Key Responsibilities:
- Develop and maintain infrastructure as code using Terraform, enabling repeatable, secure, and auditable infrastructure deployments.
- Provision and manage Azure resources, including networking, identity, Kubernetes (AKS), storage, databases, and event streaming services.
- Deploy, configure, and support Kubernetes clusters, including RBAC, ingress, autoscaling, and secret management.
- Support and manage PostgreSQL and Azure Event Hubs as part of application infrastructure.
- Collaborate with developers, architects, and DevOps engineers to ensure infrastructure aligns with application and security requirements.
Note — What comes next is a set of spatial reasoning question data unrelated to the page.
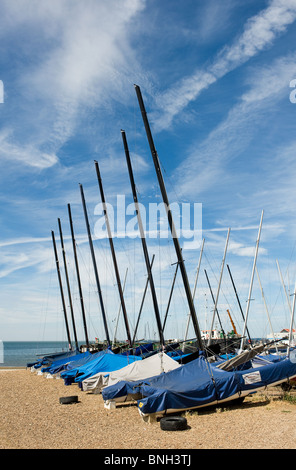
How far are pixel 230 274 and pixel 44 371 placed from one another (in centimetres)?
2770

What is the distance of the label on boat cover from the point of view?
56.6 feet

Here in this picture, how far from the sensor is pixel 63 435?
13773 mm

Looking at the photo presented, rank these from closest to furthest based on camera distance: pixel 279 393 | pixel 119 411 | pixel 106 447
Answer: pixel 106 447 → pixel 119 411 → pixel 279 393

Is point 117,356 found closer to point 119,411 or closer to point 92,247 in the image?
point 119,411

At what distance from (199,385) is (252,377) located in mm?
2734

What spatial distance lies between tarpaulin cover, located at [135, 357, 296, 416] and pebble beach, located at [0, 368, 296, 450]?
2.24ft

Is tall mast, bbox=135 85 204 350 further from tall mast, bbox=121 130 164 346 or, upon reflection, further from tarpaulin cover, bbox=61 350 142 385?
tarpaulin cover, bbox=61 350 142 385

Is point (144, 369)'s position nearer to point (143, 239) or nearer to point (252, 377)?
point (252, 377)

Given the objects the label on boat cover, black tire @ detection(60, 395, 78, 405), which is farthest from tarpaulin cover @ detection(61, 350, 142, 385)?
the label on boat cover

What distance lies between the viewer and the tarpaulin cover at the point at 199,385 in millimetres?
15492

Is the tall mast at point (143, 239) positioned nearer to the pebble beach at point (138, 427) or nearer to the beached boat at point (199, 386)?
the beached boat at point (199, 386)

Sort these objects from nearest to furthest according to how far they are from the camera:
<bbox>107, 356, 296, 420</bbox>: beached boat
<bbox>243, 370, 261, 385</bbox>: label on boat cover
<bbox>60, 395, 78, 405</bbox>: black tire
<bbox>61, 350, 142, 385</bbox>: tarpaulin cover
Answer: <bbox>107, 356, 296, 420</bbox>: beached boat < <bbox>243, 370, 261, 385</bbox>: label on boat cover < <bbox>60, 395, 78, 405</bbox>: black tire < <bbox>61, 350, 142, 385</bbox>: tarpaulin cover
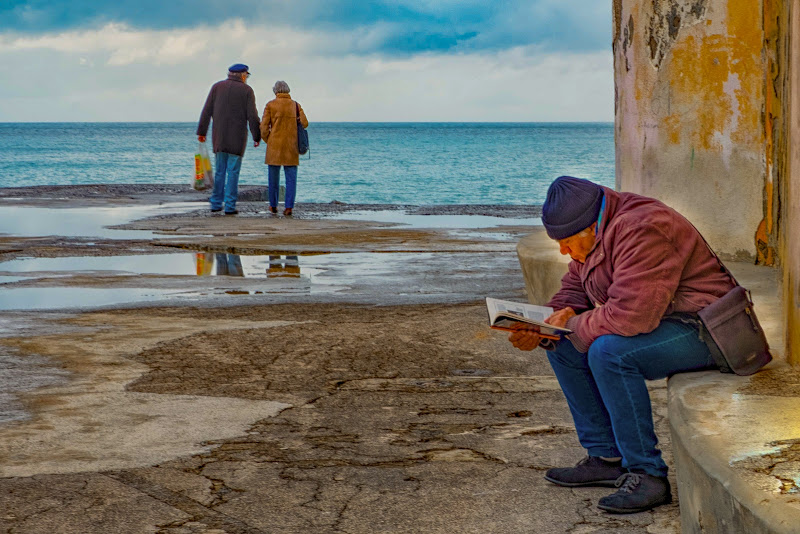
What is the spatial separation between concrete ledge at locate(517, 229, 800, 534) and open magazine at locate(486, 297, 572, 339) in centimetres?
44

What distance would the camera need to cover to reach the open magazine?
3.76 meters

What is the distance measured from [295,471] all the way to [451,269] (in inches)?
223

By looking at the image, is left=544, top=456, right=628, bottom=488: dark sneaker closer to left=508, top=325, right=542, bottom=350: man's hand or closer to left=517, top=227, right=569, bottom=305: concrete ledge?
left=508, top=325, right=542, bottom=350: man's hand

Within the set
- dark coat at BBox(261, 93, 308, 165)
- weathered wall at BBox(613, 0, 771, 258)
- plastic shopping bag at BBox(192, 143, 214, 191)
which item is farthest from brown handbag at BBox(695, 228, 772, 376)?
plastic shopping bag at BBox(192, 143, 214, 191)

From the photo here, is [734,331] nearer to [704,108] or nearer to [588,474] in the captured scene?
[588,474]

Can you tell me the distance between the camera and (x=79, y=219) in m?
14.9

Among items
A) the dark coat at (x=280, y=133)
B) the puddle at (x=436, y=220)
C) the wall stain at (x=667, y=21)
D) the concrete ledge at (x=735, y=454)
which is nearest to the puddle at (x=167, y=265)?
the wall stain at (x=667, y=21)

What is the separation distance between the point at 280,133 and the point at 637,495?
453 inches

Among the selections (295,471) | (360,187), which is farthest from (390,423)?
(360,187)

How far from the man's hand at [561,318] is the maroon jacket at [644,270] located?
11cm

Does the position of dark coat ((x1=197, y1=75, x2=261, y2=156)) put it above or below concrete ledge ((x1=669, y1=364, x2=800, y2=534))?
above

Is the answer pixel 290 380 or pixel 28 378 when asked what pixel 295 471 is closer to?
pixel 290 380

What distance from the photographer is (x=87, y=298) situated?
8.11m

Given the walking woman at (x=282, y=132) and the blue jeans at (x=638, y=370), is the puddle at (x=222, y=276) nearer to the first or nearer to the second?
the walking woman at (x=282, y=132)
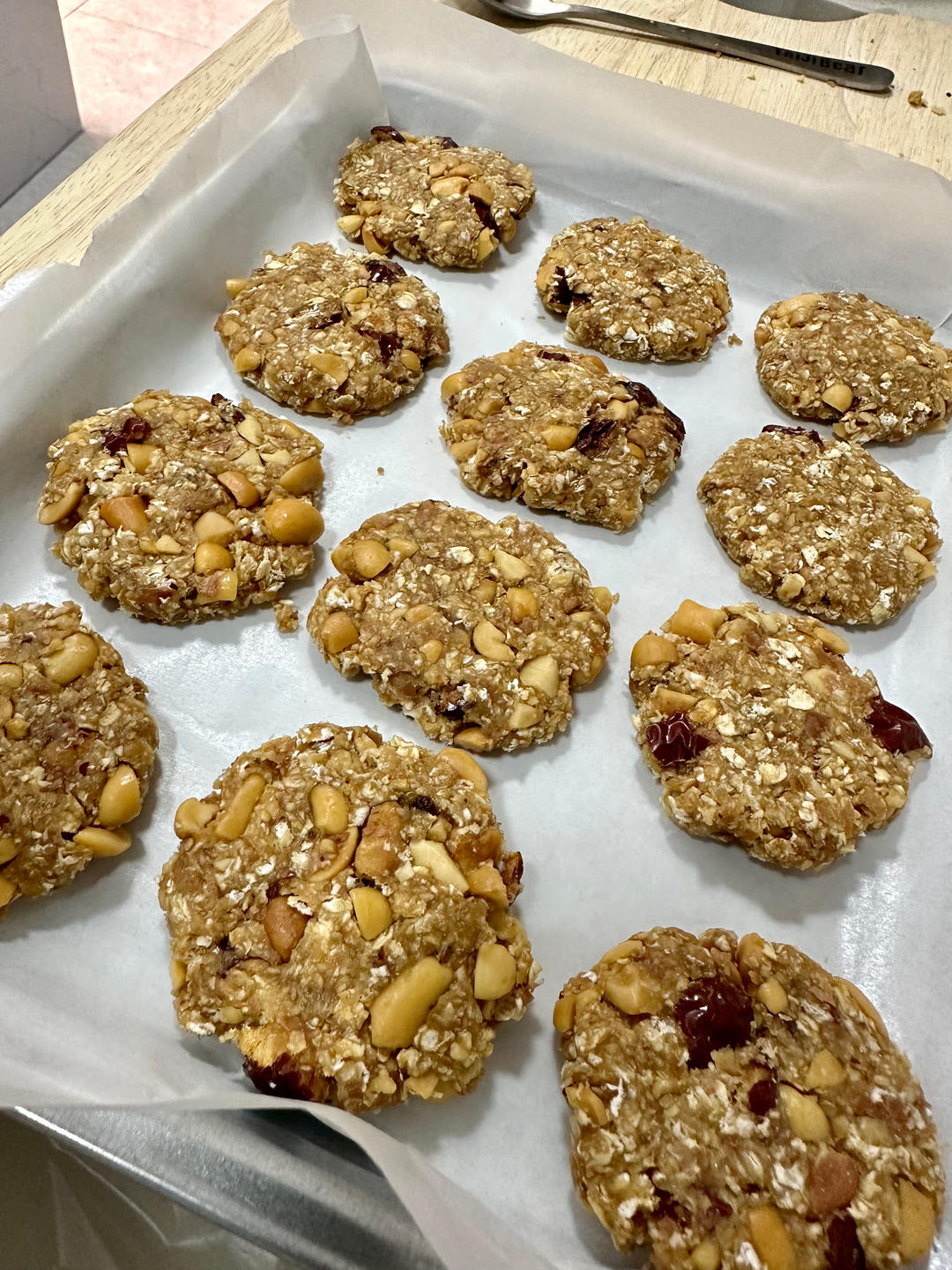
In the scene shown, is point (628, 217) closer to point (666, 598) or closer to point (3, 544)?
point (666, 598)

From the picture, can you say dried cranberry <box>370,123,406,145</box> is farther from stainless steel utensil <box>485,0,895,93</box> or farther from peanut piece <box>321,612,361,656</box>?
peanut piece <box>321,612,361,656</box>

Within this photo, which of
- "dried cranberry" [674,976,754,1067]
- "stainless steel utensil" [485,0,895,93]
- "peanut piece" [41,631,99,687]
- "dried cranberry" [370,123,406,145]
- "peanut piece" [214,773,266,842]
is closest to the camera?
"dried cranberry" [674,976,754,1067]

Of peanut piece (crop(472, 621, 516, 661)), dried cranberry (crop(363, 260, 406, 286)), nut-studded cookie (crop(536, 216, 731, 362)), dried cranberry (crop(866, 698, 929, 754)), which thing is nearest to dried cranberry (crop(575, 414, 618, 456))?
nut-studded cookie (crop(536, 216, 731, 362))

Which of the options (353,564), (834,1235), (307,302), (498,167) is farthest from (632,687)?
(498,167)

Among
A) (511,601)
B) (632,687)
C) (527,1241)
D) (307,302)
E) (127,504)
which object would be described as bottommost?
(527,1241)

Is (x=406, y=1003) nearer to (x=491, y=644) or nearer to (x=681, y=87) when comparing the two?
(x=491, y=644)

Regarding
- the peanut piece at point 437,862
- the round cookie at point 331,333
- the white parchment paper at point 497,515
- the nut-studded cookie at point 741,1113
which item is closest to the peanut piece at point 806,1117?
the nut-studded cookie at point 741,1113
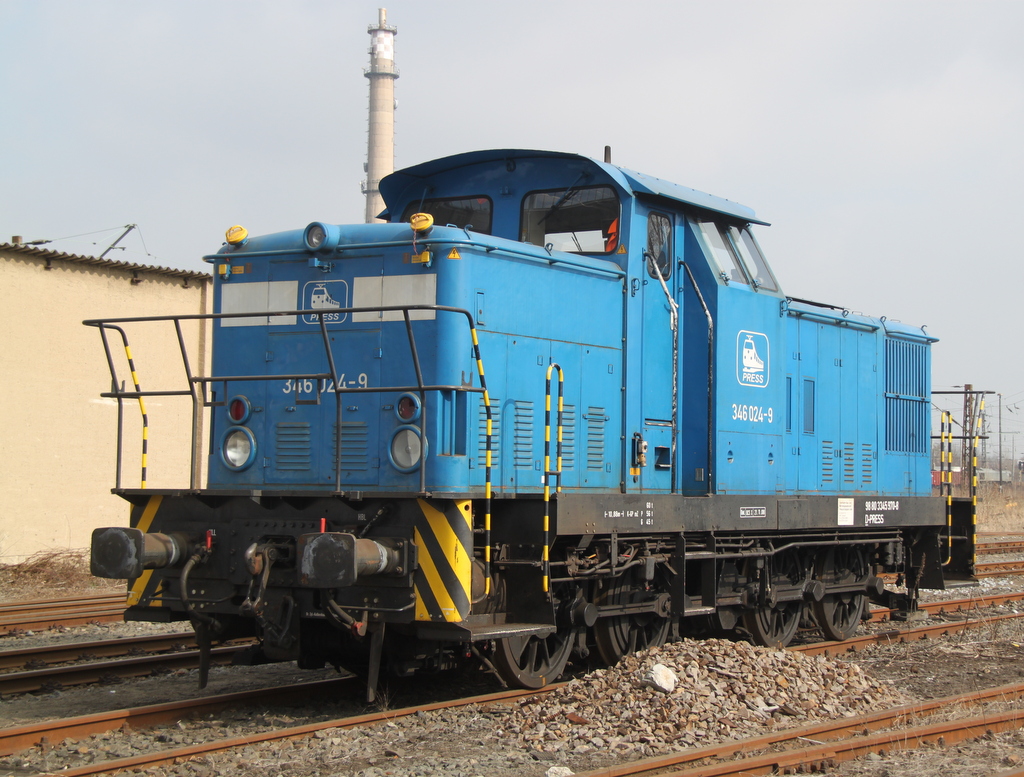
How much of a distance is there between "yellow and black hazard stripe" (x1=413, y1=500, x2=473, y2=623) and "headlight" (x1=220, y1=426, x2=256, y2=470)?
1.57 meters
- Troubleshoot infrastructure and deployment issues in staging and production environments.
- Contribute to cloud governance, security best practices, and compliance automation.
Required Qualifications:
- Hands-on experience with Terraform and infrastructure-as-code methodologies.
- Strong expertise in Microsoft Azure, including:
- Azure Kubernetes Service (AKS)
- Networking (VNets, Load Balancers, Private Endpoints)
- Azure IAM, identity federation, and managed identities
- Solid understanding of Kubernetes operations, including workload management and security controls.
- Experience operating cloud-native PostgreSQL and event-driven services such as Azure Event Hubs or Kafka.
- Proficiency in automation and scripting (e.g., Bash, PowerShell, Python).
- Familiarity with CI/CD pipelines and Git-based deployment workflows.